Kutipan Halaman ::
---------------

Jumat 12 Jan 2018 10:03 WIB

Kala La Nyalla 'Bongkar' Uang Mahar Prabowo

La Nyalla Mattalitti
Foto: Republika/Wihdan
La Nyalla Mattalitti

REPUBLIKA.CO.ID, Oleh: Santi Sopia, Fauziah Mursid

Gerindra membantah keras perihal permintaan uang yang dituduhkan kepada Prabowo Subianto oleh La Nyalla Mattalitti.

Kabar mengejutkan datang dari Ketua Kadin Jawa Timur La Nyalla Mattalitti terkait Pilgub Jatim 2018. Terang-terangan La Nyalla mengaku telah diminta uang mahar untuk pencalonannya sebagai cagub Jatim oleh Ketua Umum Gerindra Prabowo Subianto. Ia pun memutuskan untuk berhenti menjadi kader partai Gerindra.

Prabowo, kata La Nyalla, meminta uang untuk saksi pilgub sebesar Rp 40 miliar. Awalnya, La Nyalla menyebut ia diminta uang ratusan miliar rupiah yang dikiranya becanda. Ternyata, itu serius. Mantan ketua umum PSSI ini tak memenuhi permintaan itu yang kemudian pencalonannya sebagai cagub Jatim pun dibatalkan.

Permintaan uang itu, menurut La Nyalla, disampaikan Prabowo pada Sabtu (10/12) di Hambalang, Bogor, saat Gerindra mengumumkan Sudrajat sebagai cagub pada pilgub Jabar. Uang itu harus diserahkan paling telat tanggal 20 Desember 2018. "Kalau tidak saya tidak akan mendapat rekomendasi," kata La Nyalla, Kamis (11/1).

---------------

Data Sumber ::

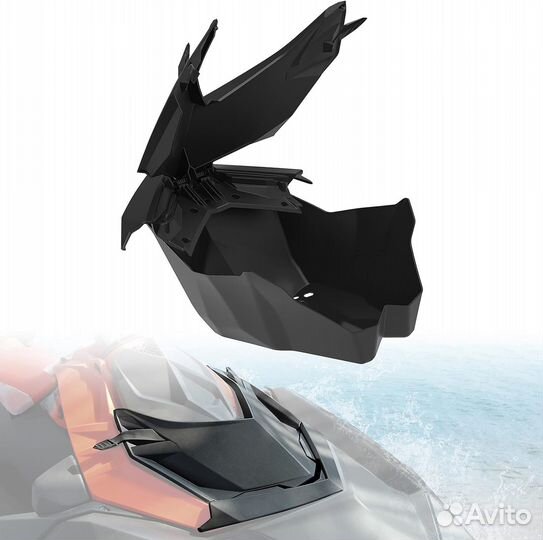 Передний кофр (бардачок) 28л. Sea-Doo Spark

---------------

Soal ::
Menurut kutipan halaman tentang La Nyalla Mattalitti, berapa besar uang untuk saksi pilgub yang diminta Prabowo kepadanya? Baris-baris data tidak diperlukan untuk mengerjakan soal ini.

Jawaban Tertulis ::
Menurut La Nyalla, Prabowo meminta uang sebesar Rp 40 miliar untuk saksi pilgub.